Python slice how-to, I know the Python slice but how can I use built-in slice object for it?

You create a slice by calling slice with the same fields you would use if doing [start:end:step] notation:

sl = slice(0,4)

To use the slice, just pass it as if it were the index into a list or string:

>>> s = "ABCDEFGHIJKL"
>>> sl = slice(0,4)
>>> print(s[sl])
'ABCD'

Let's say you have a file of fixed-length text fields. You could define a list of slices to easily extract the values from each "record" in this file.

data = """\
0010GEORGE JETSON 12345 SPACESHIP ST HOUSTON TX
0020WILE E COYOTE 312 ACME BLVD TUCSON AZ
0030FRED FLINTSTONE 246 GRANITE LANE BEDROCK CA
0040JONNY QUEST 31416 SCIENCE AVE PALO ALTO CA""".splitlines()

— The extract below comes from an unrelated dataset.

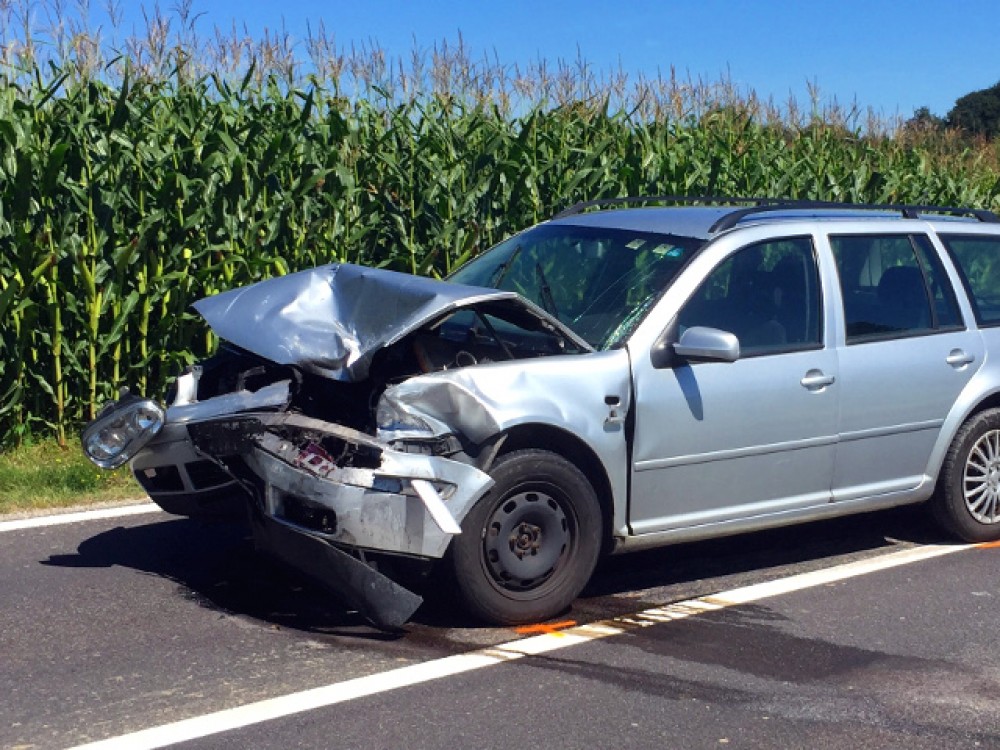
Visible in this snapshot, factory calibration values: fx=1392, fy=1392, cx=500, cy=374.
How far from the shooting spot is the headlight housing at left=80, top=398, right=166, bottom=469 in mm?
5859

fieldslices = [slice(*fielddef) for fielddef in [
(0,4), (4, 21), (21,42), (42,56), (56,58),
]]
fields = "id name address city state".split()

for rec in data:
for field,sl in zip(fields, fieldslices):
print("{} : {}".format(field, rec[sl]))
print('')

# or this same code using itemgetter, to make a function that
# extracts all slices from a string into a tuple of values
import operator
rec_reader = operator.itemgetter(*fieldslices)
for rec in data:
for field, field_value in zip(fields, rec_reader(rec)):
print("{} : {}".format(field, field_value))
print('')

Prints:

id : 0010
name : GEORGE JETSON
address : 12345 SPACESHIP ST
city : HOUSTON
state : TX

id : 0020
name : WILE E COYOTE
address : 312 ACME BLVD
city : TUCSON
state : AZ

id : 0030
name : FRED FLINTSTONE
address : 246 GRANITE LANE
city : BEDROCK
state : CA

id : 0040
name : JONNY QUEST
address : 31416 SCIENCE AVE
city : PALO ALTO
state : CA

Understanding slicing

The syntax is:

a[start:stop]  # items start through stop-1
a[start:] # items start through the rest of the array
a[:stop] # items from the beginning through stop-1
a[:] # a copy of the whole array

There is also the step value, which can be used with any of the above:

a[start:stop:step] # start through not past stop, by step

The key point to remember is that the :stop value represents the first value that is not in the selected slice. So, the difference between stop and start is the number of elements selected (if step is 1, the default).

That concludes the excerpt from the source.